President Trump’s first 100 days kick off, and investors will be eagerly dissecting policy pronouncements for market impact. Economic releases pick up next week—the US and UK release preliminary Q4 2016 GDP.
Global equities rose modestly as economic data were mixed and corporate earnings beat expectations Earnings season started positively in the US, with most major US banks beating expectations due to strong trading and loan growth. December’s Small Business Optimism Index exceeded expectations. Meanwhile, the Producer Price Index (PPI) met expectations, up from November.
On the political front, Republicans initiated the process to repeal portions of the Affordable Care Act, though it is impossible to know what their final plan will look like. Similarly, while President-elect Trump’s press conference garnered attention, it remains too early to discern specific policy plans or their market impact. European economic data were light but generally positive.

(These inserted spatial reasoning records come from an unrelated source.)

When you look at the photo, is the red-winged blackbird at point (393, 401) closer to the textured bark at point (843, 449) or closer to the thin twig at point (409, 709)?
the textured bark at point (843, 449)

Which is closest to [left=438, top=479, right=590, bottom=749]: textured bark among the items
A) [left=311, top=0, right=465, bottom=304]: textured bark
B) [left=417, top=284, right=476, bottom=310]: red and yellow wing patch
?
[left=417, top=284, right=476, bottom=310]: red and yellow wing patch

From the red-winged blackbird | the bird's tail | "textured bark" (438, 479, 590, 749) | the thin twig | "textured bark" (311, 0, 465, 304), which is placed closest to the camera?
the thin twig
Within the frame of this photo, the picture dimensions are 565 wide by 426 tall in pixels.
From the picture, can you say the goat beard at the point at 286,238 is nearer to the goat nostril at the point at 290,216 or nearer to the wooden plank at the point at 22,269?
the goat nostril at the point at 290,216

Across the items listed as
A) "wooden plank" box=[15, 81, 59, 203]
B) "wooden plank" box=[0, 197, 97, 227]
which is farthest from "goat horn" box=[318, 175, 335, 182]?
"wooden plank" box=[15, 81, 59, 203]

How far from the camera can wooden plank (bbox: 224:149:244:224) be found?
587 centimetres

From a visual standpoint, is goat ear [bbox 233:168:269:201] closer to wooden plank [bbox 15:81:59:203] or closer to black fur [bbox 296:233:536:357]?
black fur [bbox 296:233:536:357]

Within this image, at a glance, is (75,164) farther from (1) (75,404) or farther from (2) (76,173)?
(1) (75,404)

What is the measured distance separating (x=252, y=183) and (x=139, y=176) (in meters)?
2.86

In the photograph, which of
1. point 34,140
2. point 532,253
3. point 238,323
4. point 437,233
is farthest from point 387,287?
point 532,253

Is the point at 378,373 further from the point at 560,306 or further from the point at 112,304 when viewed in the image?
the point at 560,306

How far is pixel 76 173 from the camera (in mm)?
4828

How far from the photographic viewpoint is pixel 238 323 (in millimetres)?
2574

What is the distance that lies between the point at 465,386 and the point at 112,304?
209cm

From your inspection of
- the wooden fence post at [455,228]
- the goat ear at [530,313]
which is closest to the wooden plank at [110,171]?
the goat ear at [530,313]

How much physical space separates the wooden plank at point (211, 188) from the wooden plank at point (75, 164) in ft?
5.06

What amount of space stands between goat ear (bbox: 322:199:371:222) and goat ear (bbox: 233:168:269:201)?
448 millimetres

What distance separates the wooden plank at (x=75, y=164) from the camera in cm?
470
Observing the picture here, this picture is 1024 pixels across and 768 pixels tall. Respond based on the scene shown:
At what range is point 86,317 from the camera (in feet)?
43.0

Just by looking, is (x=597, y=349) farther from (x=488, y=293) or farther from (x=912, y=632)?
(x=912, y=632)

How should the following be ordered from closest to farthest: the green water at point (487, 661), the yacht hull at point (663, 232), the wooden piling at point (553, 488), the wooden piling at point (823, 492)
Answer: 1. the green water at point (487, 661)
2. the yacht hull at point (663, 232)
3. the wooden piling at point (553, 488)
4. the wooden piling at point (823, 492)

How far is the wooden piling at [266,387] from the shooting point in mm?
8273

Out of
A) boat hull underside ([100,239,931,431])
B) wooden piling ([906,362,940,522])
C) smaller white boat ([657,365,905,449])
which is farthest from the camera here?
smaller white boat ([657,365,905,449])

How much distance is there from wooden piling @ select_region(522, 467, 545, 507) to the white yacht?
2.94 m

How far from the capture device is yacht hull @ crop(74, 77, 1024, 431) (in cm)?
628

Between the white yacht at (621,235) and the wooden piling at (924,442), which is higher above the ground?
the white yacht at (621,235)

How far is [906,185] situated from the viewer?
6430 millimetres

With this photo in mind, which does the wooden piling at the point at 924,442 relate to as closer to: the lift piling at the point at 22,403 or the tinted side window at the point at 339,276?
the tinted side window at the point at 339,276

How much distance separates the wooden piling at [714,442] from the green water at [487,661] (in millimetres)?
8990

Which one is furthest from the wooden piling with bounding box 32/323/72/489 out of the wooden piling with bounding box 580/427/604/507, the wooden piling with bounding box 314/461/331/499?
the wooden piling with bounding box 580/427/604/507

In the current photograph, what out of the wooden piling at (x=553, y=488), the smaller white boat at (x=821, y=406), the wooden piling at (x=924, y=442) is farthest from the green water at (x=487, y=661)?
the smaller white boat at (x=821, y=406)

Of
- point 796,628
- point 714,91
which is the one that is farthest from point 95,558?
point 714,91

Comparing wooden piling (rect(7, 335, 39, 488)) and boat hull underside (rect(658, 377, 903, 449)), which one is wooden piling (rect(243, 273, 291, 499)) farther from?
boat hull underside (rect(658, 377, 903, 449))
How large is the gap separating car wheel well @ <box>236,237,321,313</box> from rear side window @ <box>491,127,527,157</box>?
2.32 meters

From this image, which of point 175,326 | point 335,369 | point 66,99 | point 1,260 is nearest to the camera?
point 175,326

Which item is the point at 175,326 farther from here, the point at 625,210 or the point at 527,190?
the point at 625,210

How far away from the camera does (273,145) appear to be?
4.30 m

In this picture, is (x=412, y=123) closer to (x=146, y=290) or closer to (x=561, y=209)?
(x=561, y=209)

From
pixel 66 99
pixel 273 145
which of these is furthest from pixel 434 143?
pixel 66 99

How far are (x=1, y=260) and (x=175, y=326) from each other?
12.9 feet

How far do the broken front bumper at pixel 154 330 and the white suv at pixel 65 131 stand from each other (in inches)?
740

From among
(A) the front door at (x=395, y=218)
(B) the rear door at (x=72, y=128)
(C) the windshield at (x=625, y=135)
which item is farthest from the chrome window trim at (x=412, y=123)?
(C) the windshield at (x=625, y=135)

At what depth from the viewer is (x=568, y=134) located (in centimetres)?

November industrial production exceeded expectations in the UK, Germany, Spain, Italy and France. UK construction output accelerated in November. Europe continues to be one of the world’s bright spots when it comes to economic results relative to expectations. The only major Japanese economic release was December money supply which increased, modestly missing forecasts. Chinese export growth, CPI and money supply disappointed, while import growth and currency reserves exceeded expectations. In the week ahead, the US releases CPI, industrial production and several housing reports. The Eurozone reports CPI, and the UK posts CPI and retail sales. Japan releases retail sales and industrial production. China provides an update on retail sales, fourth quarter GDP and industrial production.